As the name implies Chrome Moly steel has chrome as part of its alloy; about 1%. This is not enough to inhibit rust but it does increase the tensile strength combined with Carbon to around 100,000 psi and increases the yield strength in the range of 75,000 psi after proper heat treating.

416R Stainless Steel:

Stainless Steel is designed for corrosion resistance. With a much higher content of Chrome than regular steels. This Chromium forms a passive film of Chromium Oxide about the outer surface which prevents corrosion by blocking oxygen diffusion at the surface and preventing its spread into the internal structure of the metal.

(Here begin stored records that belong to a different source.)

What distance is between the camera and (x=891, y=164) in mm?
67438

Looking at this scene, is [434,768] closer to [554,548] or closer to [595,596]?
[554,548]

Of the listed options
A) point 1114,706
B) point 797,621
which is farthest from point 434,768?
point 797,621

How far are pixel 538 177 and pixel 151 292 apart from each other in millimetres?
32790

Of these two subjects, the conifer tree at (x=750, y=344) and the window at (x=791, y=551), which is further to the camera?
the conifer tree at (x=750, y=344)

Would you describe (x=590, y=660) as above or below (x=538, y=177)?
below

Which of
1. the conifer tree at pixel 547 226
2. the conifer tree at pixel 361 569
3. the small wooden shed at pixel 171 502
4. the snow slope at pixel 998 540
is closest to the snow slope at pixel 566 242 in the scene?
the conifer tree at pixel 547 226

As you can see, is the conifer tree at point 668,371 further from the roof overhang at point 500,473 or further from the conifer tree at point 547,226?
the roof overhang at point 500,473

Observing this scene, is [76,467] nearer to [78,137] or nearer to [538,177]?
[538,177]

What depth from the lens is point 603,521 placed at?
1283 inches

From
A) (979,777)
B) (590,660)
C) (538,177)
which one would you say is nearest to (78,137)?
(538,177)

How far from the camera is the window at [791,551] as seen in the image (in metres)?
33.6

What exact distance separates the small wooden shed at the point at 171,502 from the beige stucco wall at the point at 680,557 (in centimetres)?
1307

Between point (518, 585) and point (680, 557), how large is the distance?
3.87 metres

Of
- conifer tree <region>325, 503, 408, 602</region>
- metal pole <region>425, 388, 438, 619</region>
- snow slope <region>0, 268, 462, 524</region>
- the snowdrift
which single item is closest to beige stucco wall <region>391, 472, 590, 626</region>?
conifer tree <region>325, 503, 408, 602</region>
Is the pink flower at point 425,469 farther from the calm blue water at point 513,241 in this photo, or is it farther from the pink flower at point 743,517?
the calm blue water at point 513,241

416 Stainless also has the ability to be heat treated due to its 1.5% by weight composition of Carbon, even more than Chrome Moly steel but its 13% Chrome composition is plenty high enough to deter any type of corrosion.

So, let’s now look at its strengths. Tensile strength of 416 Stainless falls into the 75,000 psi range and its yield a low 40,000 psi.

Stainless Steel with its additives gains a characteristic machinability factor that greatly improves surface finish. This will be the foundation of your barrel decision after reading this entire article.

So, how do I choose?

When deciding on a Ballistic Advantage barrel corrosion should not be a factor, even if you live in a humid or salty environment due to the fact that all of our Chrome Moly Steel rifle barrels are coated with high quality QPQ Melonite.

Many tests have been conducted about the longevity of Alloy steel barrels verses Stainless Steel rifle barrels. Chrome Moly barrels always outlast Stainless Steel barrels but only by a narrow margin.

Why in the world would I choose an expensive Stainless Steel barrel over a Steel barrel after learning all this information about these two steels? It all depends on what type of shooting you are doing.

The machinability of Stainless Steel is much greater than that of Chrome Moly Steel and due to this fact the surface finishes will be much smoother and this is most important in the throat of the bore due to the fact that this is where fouling begins and the spread of impurities throughout the barrel. So, Stainless Steel fouls less and is easier to clean. This is why I should spend the extra money?

No, due to less fouling and better finishes the Stainless barrel is up to 30% more accurate than its Chrome Moly counterpart as long as you are not continually firing the firearm and heating up the barrel. Due to the low yield strength as stated above Stainless Steel has a much smaller effective temperature range of use. Whether it be extreme cold or high heat.

Well, guess where that leaves us. A few accurate shots very precisely placed at a reasonably controlled temperature? Competitive shooting. Stainless Steel is the hands down winner for accuracy and repeatability at a competitive shoot.

Meanwhile back at Ballistic Advantage we have increased the accuracy of Chrome Moly barrels by leaps and bounds through the latest manufacturing techniques and optimum process control. A Chrome Moly barrel with an effective corrosion resistant coating is your best choice barrel unless you are a competitive shooter.